フィリップ・セレイス・ド・ロスシルドは1963年、フィリピーヌ・ド・ロスシルド夫人(1933年-2014年)と著名俳優ジャック・セレイス氏の長男として生を受けました。母上のご逝去後、バロン・フィリップ・ド・ロスシルド社の監査役会会長に就任。2018年以降は社長兼CEO(最高経営責任者)を務めています。バロン・フィリップ・ド・ロスシルド社はAOCボルドーワインの輸出販売業務におけるリーダー企業であり、特に業界トップクラスのブランドワイン「ムートン・カデ」の生産・販売で知られています。また、姉カミーユ・セレイス・ド・ロスシルドおよび弟ジュリアン・ド・ボーマルシェ・ド・ロスシルドと共同で、ポイヤックの格付グラン・クリュ3軒(シャトー・ムートン・ロスチャイルド、シャトー・ダルマイヤック、シャトー・クレール・ミロン)およびドメーヌ・ド・バロナークを所有しています。

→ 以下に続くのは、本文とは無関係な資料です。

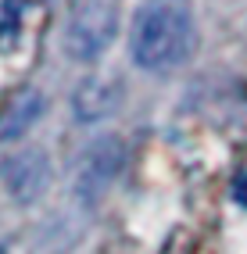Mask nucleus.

ボルドー高等商業学校を修了後、1991年にはハーバード・ビジネス・スクールでMBAを取得。
ニューヨークの投資銀行ラザードのM&A部門アナリストとして2年間、RJR Nabisco社のLBOファイナンスを担当するなど、大規模オペレーションを経験。その後、水道事業会社Compagnie Générale des Eaux(CGE/現Vivendi社)に管理職として転職し、英国やイタリア、台湾にて同社が進める環境保全プロジェクトの管理・遂行に携わりました。
1995年から1998年までは環境・エネルギー運営を専門とするCGE社のイタリア子会社へ移り、経理財務部長(CFO)として活躍します。
1998年にCGE/Vivendi社を退職後、マーケット分析ソフト開発を事業とするフランス企業SLP Infoware社の経理財務部長(CFO)、のちに最高経営責任者(CEO)を2003年まで務めます。同社をGemplusグループに売却後、同社を辞職し、2004年から2010年までNatixis Investissement社、続いてNEM Partners社にて管理職として活躍。いずれもNatixis Private Equity社の投資ファンドで、この時代、フィリップ・セレイス・ド・ロスシルドは、Newrest社(航空ケータリング)およびSaverglass社(高級ボトル製造)など、多数企業に対して投資を行なっています。
また、2005年に初回収穫を実施し、2010年には全世界に向けた販売をスタートさせたシャンパーニュ・バロン・ド・ロスチャイルドの事業においても、フィリップ・セレイス・ド・ロスシルドは組織運営のトップとして事業を牽引する存在であり、株主である一族メンバーの代表を務めています。
2011年からは、私学教育・知育教育および通信教育を専門とするAlma Learningグループの共同創業者となり、同グループの株主兼監査役会メンバーに就任。Alma Learningは現在、私立校Cours Hattemer、Hattemer Academy、Cours Legendre、Cours Saint Anne、Euro Formadisの筆頭株主です。なお、同年、新テクノロジー分野に特化した投資ファンドJolt Capitalを創業しています。
2015年、母上が残された功績に敬意を表して、フィリピーヌ・ド・ロスシルド基金を姉弟と共に設立。2017年1月からは同基金の理事長を務めています。また、フィリップ・セレイス・ド・ロスシルドは2018年、バロン・フィリップ・ド・ロスチャイルド社の社長兼CEO(最高経営責任者)に就任しています。
プライベートでは、3人の子供たち(レオノール、マチルド、ナタン)の父親です。